* [YOUR GOAL] Print all of the records below word for word, leaving out the pictures.

[Records from a spatial reasoning dataset]
— BEGIN —
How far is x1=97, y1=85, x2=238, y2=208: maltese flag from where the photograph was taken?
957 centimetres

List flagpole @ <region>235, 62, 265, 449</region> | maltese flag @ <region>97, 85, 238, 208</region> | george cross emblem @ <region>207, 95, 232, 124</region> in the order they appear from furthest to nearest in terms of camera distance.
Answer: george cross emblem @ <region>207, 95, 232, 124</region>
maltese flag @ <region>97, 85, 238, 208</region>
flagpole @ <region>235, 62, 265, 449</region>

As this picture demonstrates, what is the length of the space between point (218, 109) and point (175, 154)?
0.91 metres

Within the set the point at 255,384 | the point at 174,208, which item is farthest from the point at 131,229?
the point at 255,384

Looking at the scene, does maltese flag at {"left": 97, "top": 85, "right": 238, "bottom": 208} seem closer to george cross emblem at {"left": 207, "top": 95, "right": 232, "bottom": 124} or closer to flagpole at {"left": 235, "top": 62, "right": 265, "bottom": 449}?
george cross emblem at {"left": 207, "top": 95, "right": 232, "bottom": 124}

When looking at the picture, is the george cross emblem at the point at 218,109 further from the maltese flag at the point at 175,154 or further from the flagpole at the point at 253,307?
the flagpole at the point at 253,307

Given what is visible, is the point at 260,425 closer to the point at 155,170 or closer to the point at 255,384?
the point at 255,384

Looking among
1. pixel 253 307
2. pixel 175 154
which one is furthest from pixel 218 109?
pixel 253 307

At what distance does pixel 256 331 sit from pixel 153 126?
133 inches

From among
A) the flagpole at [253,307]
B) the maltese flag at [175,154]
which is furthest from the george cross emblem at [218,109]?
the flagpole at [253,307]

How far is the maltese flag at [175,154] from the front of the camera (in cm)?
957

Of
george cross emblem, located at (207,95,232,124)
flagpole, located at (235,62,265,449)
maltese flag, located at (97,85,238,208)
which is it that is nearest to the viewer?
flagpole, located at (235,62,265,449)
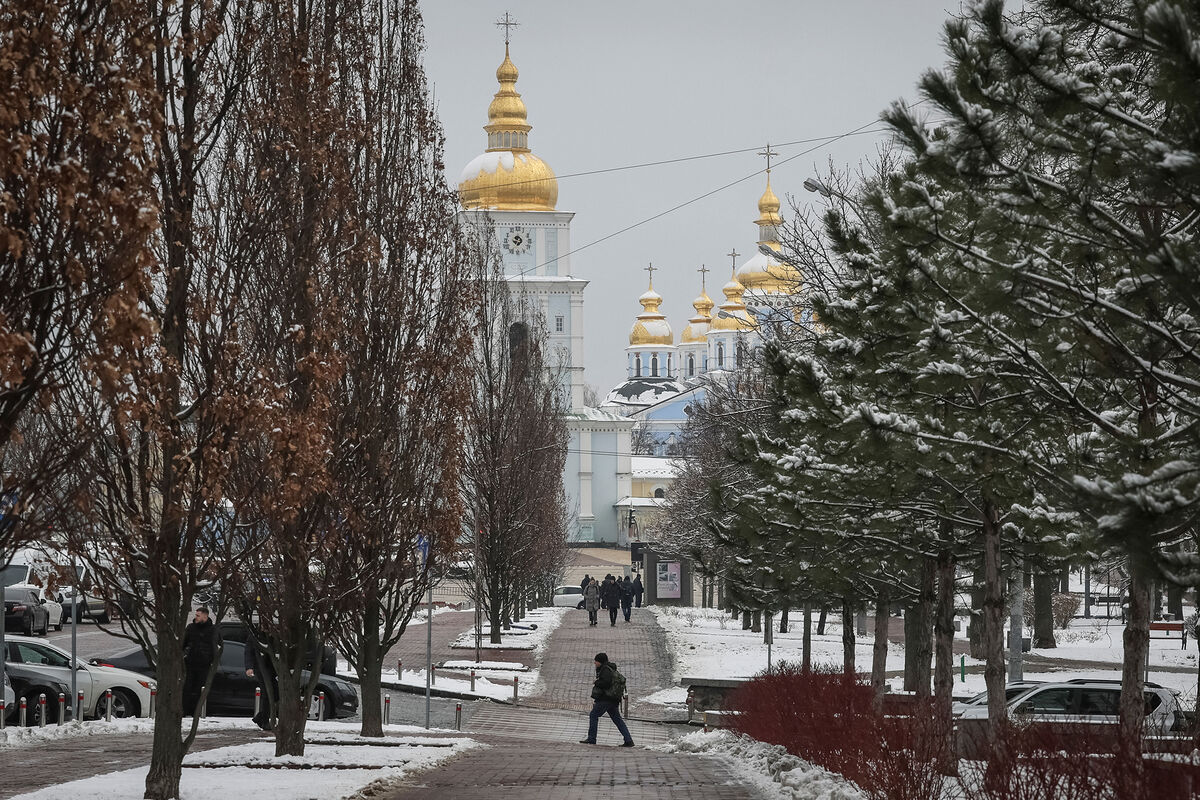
— END —
* [EXERCISE SOLUTION]
How far is x1=97, y1=85, x2=238, y2=208: maltese flag from where the photograph was taken?
957 centimetres

List flagpole @ <region>235, 62, 265, 449</region> | maltese flag @ <region>97, 85, 238, 208</region> | george cross emblem @ <region>207, 95, 232, 124</region> in the order they appear from furthest to nearest in terms of camera distance.
Answer: george cross emblem @ <region>207, 95, 232, 124</region>
maltese flag @ <region>97, 85, 238, 208</region>
flagpole @ <region>235, 62, 265, 449</region>

As this picture demonstrates, what is the length of the space between point (218, 109) and point (175, 154)?
0.91 metres

Within the set the point at 255,384 | the point at 174,208, which item is farthest from the point at 131,229?
the point at 255,384

Looking at the scene, does maltese flag at {"left": 97, "top": 85, "right": 238, "bottom": 208} seem closer to george cross emblem at {"left": 207, "top": 95, "right": 232, "bottom": 124} or closer to flagpole at {"left": 235, "top": 62, "right": 265, "bottom": 449}?
george cross emblem at {"left": 207, "top": 95, "right": 232, "bottom": 124}

When looking at the picture, is the george cross emblem at the point at 218,109 further from the maltese flag at the point at 175,154 or further from the flagpole at the point at 253,307?
the flagpole at the point at 253,307

Given what is visible, is the point at 260,425 closer to the point at 155,170 or closer to the point at 255,384?
the point at 255,384

Looking among
1. pixel 253 307
2. pixel 175 154
which one is furthest from pixel 218 109?
pixel 253 307

At what distance does pixel 256 331 sit from pixel 153 126?
133 inches

From among
A) the flagpole at [253,307]
B) the maltese flag at [175,154]
which is furthest from the george cross emblem at [218,109]?
the flagpole at [253,307]

How far is the maltese flag at [175,154] from the front of the camera (in cm)?
957

Of
george cross emblem, located at (207,95,232,124)
flagpole, located at (235,62,265,449)
maltese flag, located at (97,85,238,208)
which is it that is nearest to the viewer?
flagpole, located at (235,62,265,449)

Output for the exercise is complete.